In the second case, a Manhattan federal district judge dismissed a complaint filed by Palestinians (including several American citizens) residing in the West bank against Ateret Cohanim, the One Israel Fund (to be distinguished from the New Israel Fund), and three other organizations that support Israeli settlers – the Hebron Fund, the Central Fund of Israel and the Christian Friends of Israeli Communities. All were sued under federal terrorism statutes over their providing financial support to settlers and settlements (which the plaintiffs claimed were terrorist groups).

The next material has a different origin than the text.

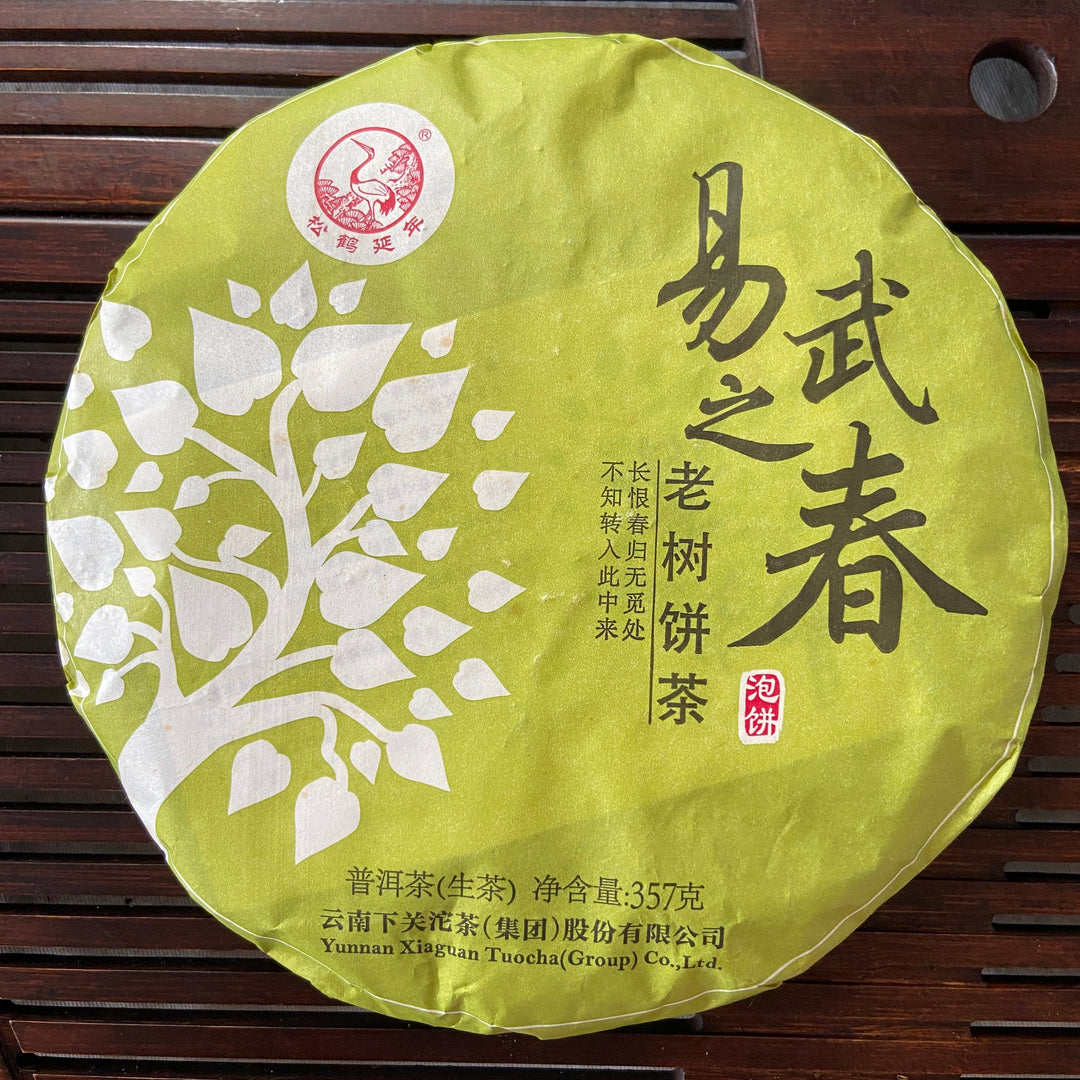 2015 XiaGuan "Yi Wu Zhi Chun" (Spring of Yiwu) Cake 357g Puerh Sheng Cha Raw Tea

In the 5-4 ruling in the first case, Justice Anthony Kennedy wrote in his majority opinion:
Ceremonial prayer is but a recognition that, since this Nation was founded and until the present day, many Americans deem that their own existence must be understood by precepts far beyond the authority of government…. Legislative prayer has become part of our heritage and tradition, part of our expressive idiom, similar to the Pledge of Allegiance, inaugural prayer, or the recitation of “God save the United States and this honorable Court” at the opening of this Court’s sessions….
As to the lack of participation by non-Christian clergy, Justice Kennedy noted there was no claim that any effort was made to exclude anyone. Rather, he said, there was simply no outreach to non-Christians.
Of particular interest to us is the friend-of- the-court brief submitted by the noted constitutional lawyer Nathan Lewin in support of allowing the opening prayers. The brief cited a 1963 responsum of Rav Moshe Feinstein regarding Christian prayer, as well as the opinion expressed by the Lubavitcher Rebbe when the Supreme Court invalidated the New York State Regents prayer in 1962.
Significantly, in his concurring opinion, Justice Samuel Alito cited and relied on Mr. Lewin’s presentation.
As Mr. Lewin notes in the brief, “Contrary to common misconception, Jewish Law does not condemn Christian prayer.” Indeed, when filing the brief he had said, “The Supreme Court must be informed this time that America’s Jewish community is not unanimous in objecting to Christian prayer or in the suppression of pleas for Divine blessings at governmental sessions.”
We couldn’t agree more.
In the second case, Mr. Lewin represented the above-named organizations that had been sued because of their support for settlements. It is a somewhat involved story, but essentially consists of the following:
The federal Anti-terrorism Act provides that “[a]ny national of the United States injured…by reason of an act of international terrorism…may sue…in any appropriate district court of the United States and shall recover threefold the damages he or she sustains.” The Alien Tort Statute provides that “[t]he district courts shall have original jurisdiction of any civil action by an alien for a tort only, committed in violation of the law of nations or a treaty of the United States.” Other laws prohibit giving financial support to terrorists.
In the context of these laws, the plaintiffs charged that “The Settlers” are Israeli citizens who live in the settlements and perpetrated attacks on Palestinian residents in the territories which are intended to “coerce, intimidate and influence the Israeli government and public and thereby ultimately bring the ultimate expulsion of the Palestinian residents from Occupied Palestine.”
The defendant organizations are identified as “purported charities” that collect donations totaling “millions of dollars” that they wire “directly to the Settlers and the Illegal Settlements.” The funds are used to “build and maintain the Illegal Settlements, illegally take land in Occupied Palestine, to support the attacks by the Settlers on Palestinians living in Occupied Palestine, and to support the terrorist acts of the Settlers against Palestinians and other persons in Occupied Palestine.”